- [Source passage]:
Both the writers of ‘Flight’ and ‘Your Shoes’ the narrative technique of symbolism. In ‘Flight’ the grandfather uses a pigeon and in ‘Your Shoes’ the mother uses a pair of new white training shoes (trainers). Both symbolise purity, they are portrayed as precious and in need of being looked after. In both stories, the treatment of the symbolic objects shows how both the grandfather and the mother wish to protect their loved ones from the evils of the outside world. They are also showing that they need to be controlled for their own safety, that in their opinions they are still too young to take this journey on their own. Both of these characters are possessive and don't want to let go of what is dearest to them. Both characters act more possessively due to
previous experiences, the grandfather has seen other grandchildren get married and leave home.
The mother in ‘Your Shoes’ continually refers to her troubled childhood where she felt she was ignored. The text states, ‘She loved you more than she loved me. It isn’t fair.’
The pigeon and trainers are both symbols of the children used in place of the characters that either have or are about to leave home.
In ‘Flight’, the grandfather took control over the bird. He deliberately held out his wrist for the bird to take flight and then caught it again at the moment it spread its wings. ‘Now you stay there,’ he muttered.
He does this because he has seen Alice meeting her boyfriend, he is trying to show control over the bird to demonstrate his control over her. This maybe in a protective way but, nonetheless he is still trying to assert his authority and position within the family.
In ‘Your Shoes’ the mother ties the laces together so they cannot be separated or lost. She holds them tight to her, cuddling them and then puts them away in a cupboard so they cannot run off.
She states, ‘I’d like you to get married one day. I’d like you to have a normal life, of course I would. I’ve tied the shoe laces together so they won’t get separated or lost. White laces that I’ve washed and ironed.’
The actions of these characters
symbolise their feelings towards their loved ones and their difficulty in not being able to communicate their thoughts and feelings directly to the granddaughter of ‘Flight’ or the daughter in ‘Your Shoes’. The writers use these symbols to express their moods or regrets they are feeling within the stories to the reader.

- [What is asked]:
**1.** Can you set down the passage of the essay on 'Flight' and 'Your Shoes' that runs between "In ‘Flight’, the" and "within the family.", inclusive?
**2.** Which lines does the essay on 'Flight' and 'Your Shoes' quote directly from the two stories? List each in full.

- [Data section]:
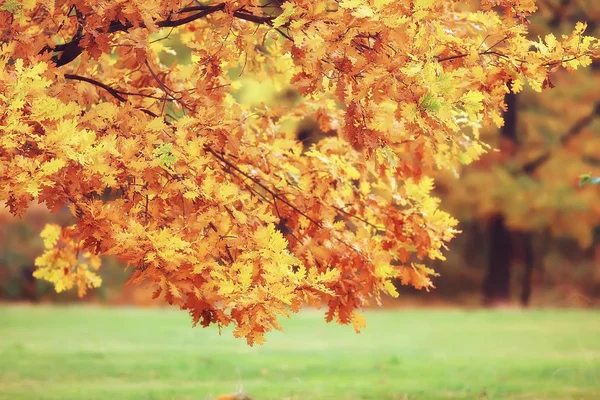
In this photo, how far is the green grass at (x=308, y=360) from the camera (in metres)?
8.11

- [Written responses]:
**1.**
In ‘Flight’, the grandfather took control over the bird. He deliberately held out his wrist for the bird to take flight and then caught it again at the moment it spread its wings. ‘Now you stay there,’ he muttered.
He does this because he has seen Alice meeting her boyfriend, he is trying to show control over the bird to demonstrate his control over her. This maybe in a protective way but, nonetheless he is still trying to assert his authority and position within the family.

**2.**
- ‘She loved you more than she loved me. It isn’t fair.’
- ‘Now you stay there,’
- ‘I’d like you to get married one day. I’d like you to have a normal life, of course I would. I’ve tied the shoe laces together so they won’t get separated or lost. White laces that I’ve washed and ironed.’